Charlie Hall, for Polygon, wrote: "overall I'm extremely impressed with Descent Into Avernus. It's easily the best adventure module that Wizards has put out all year, and a tremendous value given the amount of material inside. It's also an interesting prequel to the upcoming computer game, Baldur's Gate 3, from Larian Studios". Cameron Kunzelman of Paste wrote that the book "is, in a word, good" and that the book does well both when stripped down to parts and when it is a contained narrative. Kunzelman highlighted that the book introduces players "slowly into the weirdness of this world, gives them a lot of options and factions to play with in hell, and then puts them as important agents in a plot to save or damn a city, a ruler, and even themselves. These are the kind of meaty questions that I think players like to dig into, and there's an ample number of them here".
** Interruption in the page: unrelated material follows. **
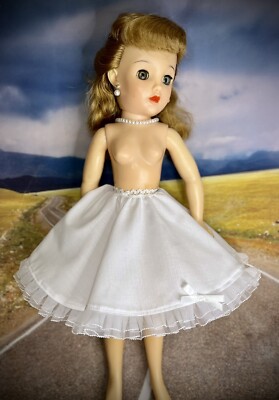 Slip & Panties SET  for 18  Revlon Dollikin & Similar Size Doll -MADE TO ORDER-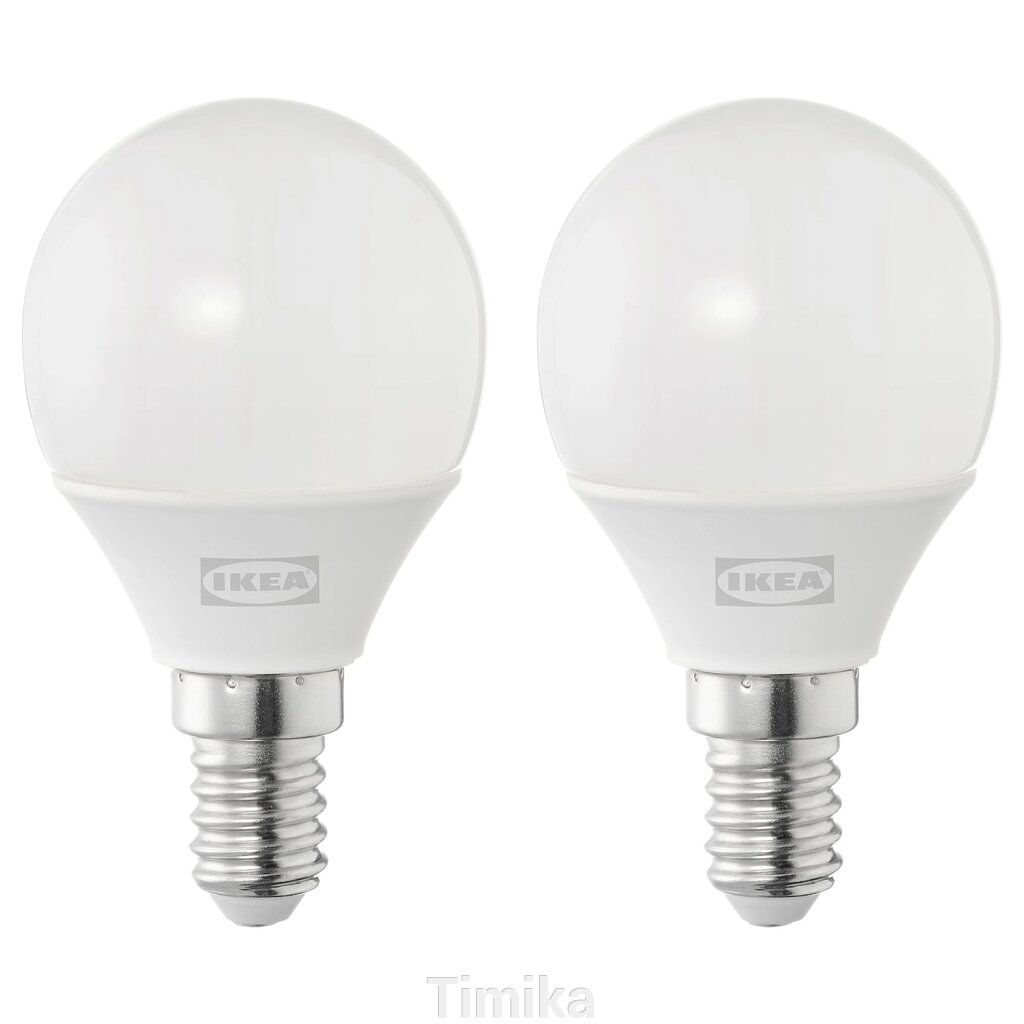 Світлодіодна лампочка SOLHETTA E14 250 люмен, опаловий куля білого кольору від компанії Timika - фото 1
Cody Gravelle, for Screen Rant, commented that "players got their first taste of what to expect from the new campaign thanks to a star-studded lineup that kicked off D&D Live 2019" and highlighted the actual play which featured Deborah Ann Woll, Matthew Lillard and Janina Gavankar. Gravelle stated that this "adventure feels like a big deal, more than they have in the past — the infusion of celebrities being part of the reveal festivities, and popular culture embracing roleplaying in a way it hasn't previously, have made these sorts of reveals much more electric". Eric Francisco, for Inverse, wrote that "one of the biggest features in Descent Into Avernus is vehicular combat. Spinning off from the ship mechanics introduced in Ghosts of Saltmarsh, Descent Into Avernus features thundering nightmares, 'Infernal War Machines' that really sell what kind of wasteland players will find themselves in the new campaign". Francisco also highlighted two characters from D&D lore which appear in the module: "Zariel, archdevil of the Nine Hells and ruler of Avernus, Kostchtchie, demon lord of frost giants, and Arkhan the Cruel, the dragonborn paladin of actor Joe Manganiello (True Blood, Magic Mike)".